# INSTRUCTIONS TO FOLLOW:
List every line of the data that contains the word "bare".

# SOURCE DATA:

========================================================================

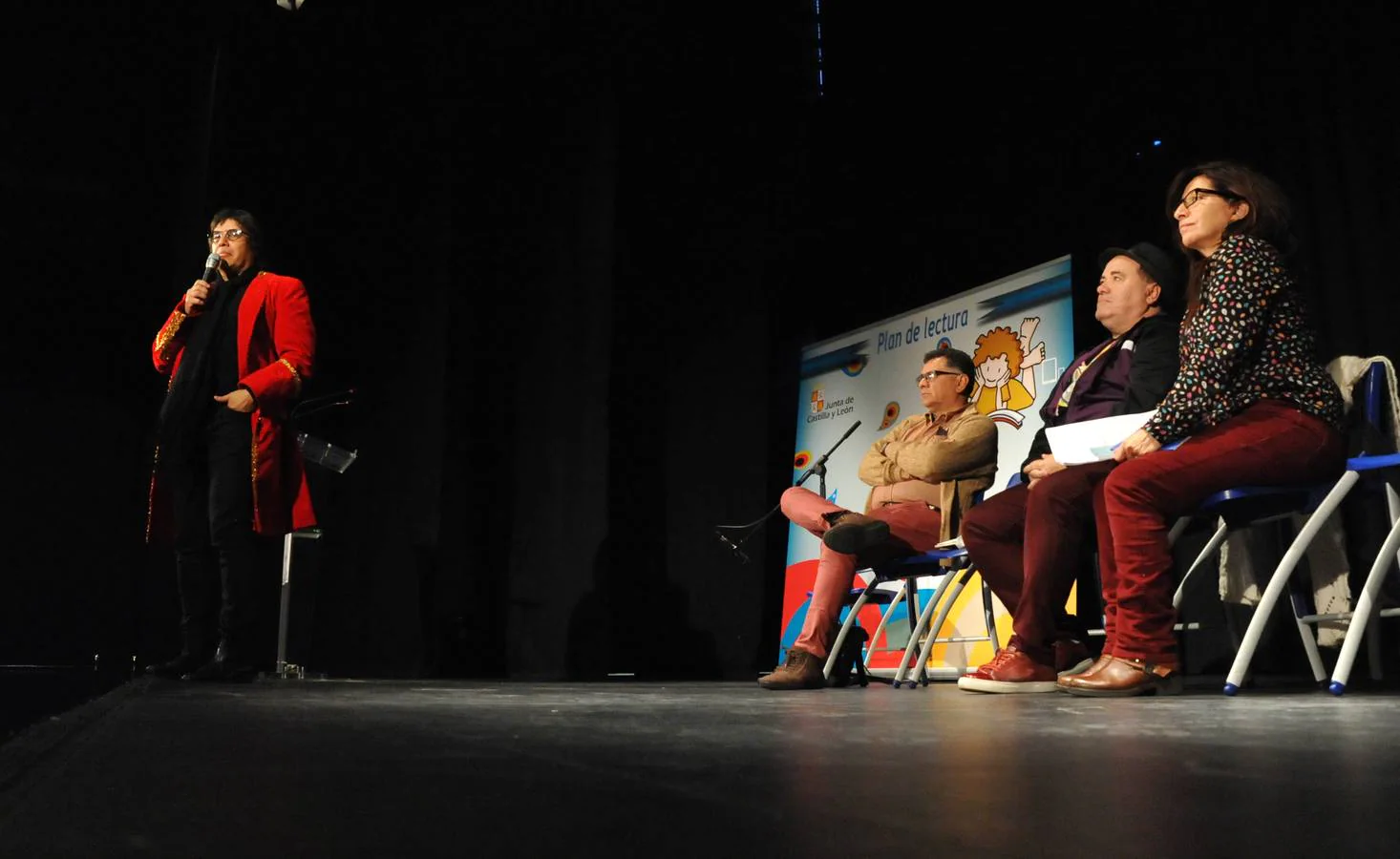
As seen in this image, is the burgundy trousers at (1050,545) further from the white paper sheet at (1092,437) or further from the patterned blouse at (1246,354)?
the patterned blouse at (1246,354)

========================================================================

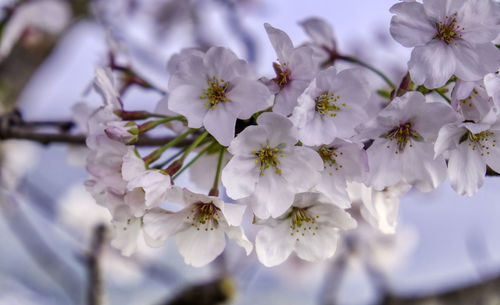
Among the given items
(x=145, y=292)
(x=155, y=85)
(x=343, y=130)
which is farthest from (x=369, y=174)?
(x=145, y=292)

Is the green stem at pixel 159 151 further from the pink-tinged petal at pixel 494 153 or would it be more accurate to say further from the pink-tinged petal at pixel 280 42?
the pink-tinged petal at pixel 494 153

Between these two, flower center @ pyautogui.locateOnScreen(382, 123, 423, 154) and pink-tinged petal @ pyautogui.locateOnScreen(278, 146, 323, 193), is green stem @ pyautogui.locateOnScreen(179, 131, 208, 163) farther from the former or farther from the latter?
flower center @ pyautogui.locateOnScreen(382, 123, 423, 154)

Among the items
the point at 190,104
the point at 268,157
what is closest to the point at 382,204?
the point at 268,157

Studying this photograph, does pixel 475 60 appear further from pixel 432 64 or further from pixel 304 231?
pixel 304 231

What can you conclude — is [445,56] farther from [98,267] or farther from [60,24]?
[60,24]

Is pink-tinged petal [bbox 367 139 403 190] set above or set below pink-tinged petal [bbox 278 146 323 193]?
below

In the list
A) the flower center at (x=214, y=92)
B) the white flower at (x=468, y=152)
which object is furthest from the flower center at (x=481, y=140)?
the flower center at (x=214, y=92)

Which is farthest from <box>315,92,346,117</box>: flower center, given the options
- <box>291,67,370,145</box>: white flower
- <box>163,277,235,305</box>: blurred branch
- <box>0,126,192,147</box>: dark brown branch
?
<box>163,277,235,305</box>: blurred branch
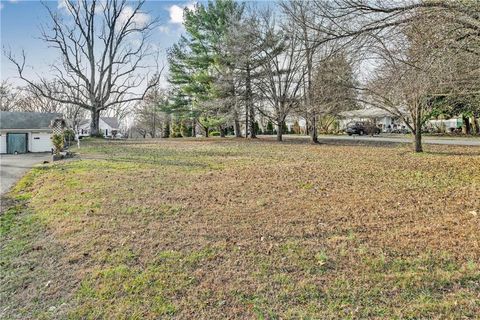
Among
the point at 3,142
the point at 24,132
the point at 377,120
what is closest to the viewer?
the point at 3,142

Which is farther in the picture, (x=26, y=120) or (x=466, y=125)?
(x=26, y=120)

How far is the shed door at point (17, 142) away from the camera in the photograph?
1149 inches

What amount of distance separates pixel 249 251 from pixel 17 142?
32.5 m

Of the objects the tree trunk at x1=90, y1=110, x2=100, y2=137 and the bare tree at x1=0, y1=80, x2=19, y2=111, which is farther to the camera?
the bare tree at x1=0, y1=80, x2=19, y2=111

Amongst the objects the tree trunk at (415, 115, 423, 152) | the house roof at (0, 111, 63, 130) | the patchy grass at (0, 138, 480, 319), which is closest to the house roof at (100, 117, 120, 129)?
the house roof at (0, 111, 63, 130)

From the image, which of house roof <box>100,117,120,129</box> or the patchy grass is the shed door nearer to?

========================================================================

# EXERCISE RESULT:
Of the objects the tree trunk at x1=90, y1=110, x2=100, y2=137 and the bare tree at x1=0, y1=80, x2=19, y2=111, which is farther to the camera?
the bare tree at x1=0, y1=80, x2=19, y2=111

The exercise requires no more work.